W XV wieku postawiono jednonawową świątynię na podmurówce z kamienia. Konsekrował ją w ok. 1500 roku pod wezwaniem Narodzenia Najświętszej Panny Marii biskup pomocniczy Jan Wilde. Od razu rozwinął się tu w Gietrzwałdzie kult Matki Bożej. Przetrwał on do naszych czasów.
|
Kościół w Gietrzwałdzie |
W kierunku południowym nad rzeczką skupiły się pojedyncze domki. Jedne z nich małe, inne większe. Mieszkał w nich pobożny lud warmiński, zawsze polski, przybyły tu z ziemi Chełmińskiej i Mazowsza. Zmieszali się oni z miejscowymi Prusami. Po wojnach i epidemiach zasiedlali te tereny gospodarni administratorzy Kapituły, w tym także Mikołaj Kopernik. "Wszyscy tu byli katolikami - pisał ks. Augustyn Weichsel, prócz żandarma i dwóch mężczyzn. Do parafii należało osiem wsi. W każdy czwartek odbywały się targi".
|
Wnętrze kościoła w Gietrzwałdzie |
Kościół był wiele razy przebudowywany. Pierwszy raz kapitalnego remontu dokonano już w XVI wieku, potem w okresie baroku świątynię wyposażono w nowe ołtarze. W połowie 1790 roku biskup Ignacy Krasicki nadał kościołowi dwa nowe tytuły: św. Jana Ewangelisty i św. Apostołów Piotra i Pawła. Następnie w XIX wieku ówczesny proboszcz Józef Jordan doprowadził do rozbudowy kościoła. Wzmocnił fundamenty i ściany. Obecny kształt krzyża rzymskiego w miejsce dawnego prostokąta przybrała świątynia bezpośrednio po objawieniach, kiedy proboszczem był Augustyn Weichsel. Wtedy też rozebrano drewnianą wieżę i została wzniesiona murowana z cegły ze zwieńczeniem gotyckim. Dach kościoła pokryto dachówką, a wieżę - blachą.
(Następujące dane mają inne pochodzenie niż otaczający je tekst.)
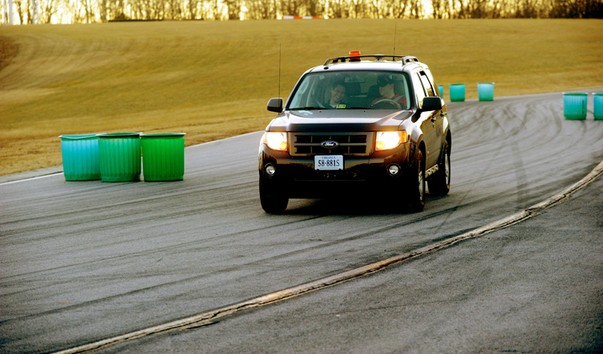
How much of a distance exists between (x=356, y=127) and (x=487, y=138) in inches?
556

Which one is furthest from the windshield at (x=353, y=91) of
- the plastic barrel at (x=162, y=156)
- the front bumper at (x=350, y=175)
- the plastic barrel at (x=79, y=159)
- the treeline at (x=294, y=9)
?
the treeline at (x=294, y=9)

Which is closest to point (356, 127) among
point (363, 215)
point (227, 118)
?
point (363, 215)

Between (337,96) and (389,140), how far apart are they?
1382 millimetres

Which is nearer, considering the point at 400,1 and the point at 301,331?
the point at 301,331

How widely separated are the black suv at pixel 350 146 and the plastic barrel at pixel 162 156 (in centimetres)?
450

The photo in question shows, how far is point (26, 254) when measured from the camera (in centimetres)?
1065

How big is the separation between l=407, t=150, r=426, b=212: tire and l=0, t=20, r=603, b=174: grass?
11.6 meters

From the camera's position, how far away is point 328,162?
42.4 ft

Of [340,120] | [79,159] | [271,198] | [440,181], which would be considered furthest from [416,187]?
[79,159]

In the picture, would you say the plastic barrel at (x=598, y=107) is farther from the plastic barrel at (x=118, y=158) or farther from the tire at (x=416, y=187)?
the tire at (x=416, y=187)

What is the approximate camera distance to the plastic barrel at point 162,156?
59.8ft

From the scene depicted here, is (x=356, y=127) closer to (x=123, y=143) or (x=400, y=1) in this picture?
(x=123, y=143)

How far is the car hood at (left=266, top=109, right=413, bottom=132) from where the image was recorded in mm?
13016

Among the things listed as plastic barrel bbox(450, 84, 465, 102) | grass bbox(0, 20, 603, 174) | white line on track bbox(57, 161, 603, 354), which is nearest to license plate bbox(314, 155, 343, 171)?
white line on track bbox(57, 161, 603, 354)
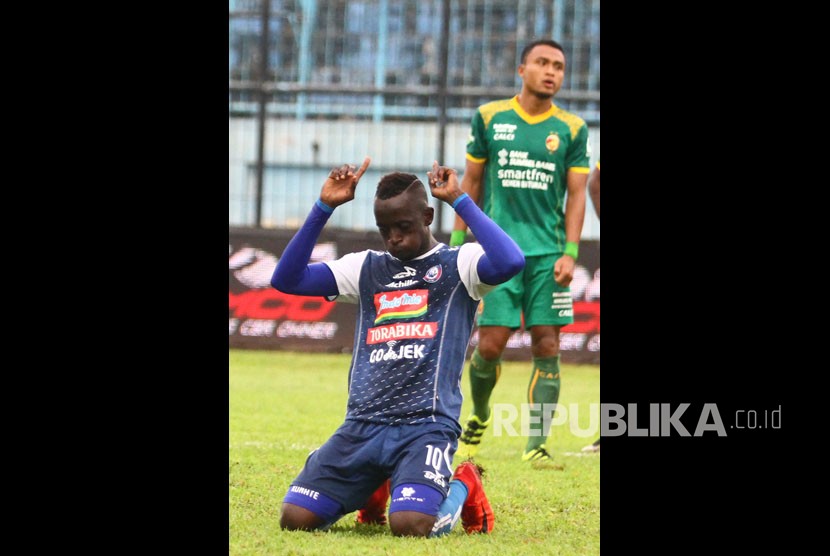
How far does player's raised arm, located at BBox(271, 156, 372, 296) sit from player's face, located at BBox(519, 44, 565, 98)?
2520mm

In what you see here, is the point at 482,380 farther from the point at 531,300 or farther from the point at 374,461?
the point at 374,461

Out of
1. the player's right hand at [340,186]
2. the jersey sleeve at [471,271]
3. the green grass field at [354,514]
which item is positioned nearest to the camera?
the green grass field at [354,514]

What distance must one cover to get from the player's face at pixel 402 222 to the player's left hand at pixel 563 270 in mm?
2347

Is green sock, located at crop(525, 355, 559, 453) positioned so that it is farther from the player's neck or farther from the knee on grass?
the knee on grass

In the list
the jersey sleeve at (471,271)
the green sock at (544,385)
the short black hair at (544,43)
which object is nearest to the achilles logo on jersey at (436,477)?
the jersey sleeve at (471,271)

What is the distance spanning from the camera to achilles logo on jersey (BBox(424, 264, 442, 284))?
5.29 metres

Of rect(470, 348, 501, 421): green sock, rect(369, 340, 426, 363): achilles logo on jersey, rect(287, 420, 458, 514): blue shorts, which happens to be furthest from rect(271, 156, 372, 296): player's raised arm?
rect(470, 348, 501, 421): green sock

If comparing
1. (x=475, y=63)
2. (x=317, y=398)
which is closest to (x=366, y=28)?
(x=475, y=63)

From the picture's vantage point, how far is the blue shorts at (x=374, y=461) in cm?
497

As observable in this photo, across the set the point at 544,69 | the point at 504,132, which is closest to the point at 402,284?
the point at 504,132

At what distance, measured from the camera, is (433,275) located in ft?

Od 13.VIII.1945 roku, kustoszami sanktuarium gietrzwałdzkiego są kanonicy Regularni Laterańscy z Krakowa. Za ich sprawą odnowiono obejście kościoła, a przed uroczystościami stulecia objawień Matki Bożej generalnie odnowiono wnętrze świątyni m. in. umieszczono nową posadzkę marmurową i przywrócono dawny blask polichromii.
|
Wejście do kościoła w Gietrzwałdzie. |
Rozbudowa kościoła w Gietrzwałdzie prowadzona była zawsze z rozwagą, bez naruszenia osobliwego charakteru tej świątyni. Chociaż znacznie powiększono jej powierzchnię, to jednak został zachowany spokojny i regularny układ. Nie naruszono w niczym wyposażenia. Stare obrazy i malowidła odnowione sprzyjają przybywającym pielgrzymom w modlitwie i zadumie. Panuje tu autentyczna skromność. Nad wszystkim rozpościera się obraz Matki Boskiej Gietrzwałdzkiej w formie Madonny Piastunki, podtrzymującej w ręku dziecię Jezus, ubranej w srebrnej sukience. Pierwsza wzmianka o tym obrazie pochodzi z 1568 roku. Potem był wielokrotnie odnawiany. Dzieciątko błogosławi prawą ręką, a lewą rękę opiera na księdze, nad koroną Madonny dwaj Aniołowie podtrzymują wstęgę z łacińskim napisem: "Bądź pozdrowiona, Królowo nieba, bądź pozdrowiona, Pani Anielska".
Cudowne źródełko
|
Cudowne źródełko |
Podczas objawień Niepokalanej w 1877 r. ks. Proboszcz, znając dobrze dzieci, od początku był przekonany o nadzwyczajności zdarzeń 1 lipca poprosił, aby dzieci zapytały Matkę Bożą, czy do Gietrzwałdu mogą przychodzić ludzie chorzy, aby uzyskać wsparcie. 8 września 1877 r. Matka Boża pobłogosławiła źródełko i zapewniła, że do Gietrzwałdu mogą przychodzić chorzy, że udzieli im wielu łask, ale prosząc o zdrowie ludzie powinni odmawiać różaniec.Z pobłogosławionego przez Matkę Bożą źródełka pielgrzymi od 135 lat czerpią wodę, która przynosi ulgę cierpiącym, a także dokonują się liczne uzdrowienia.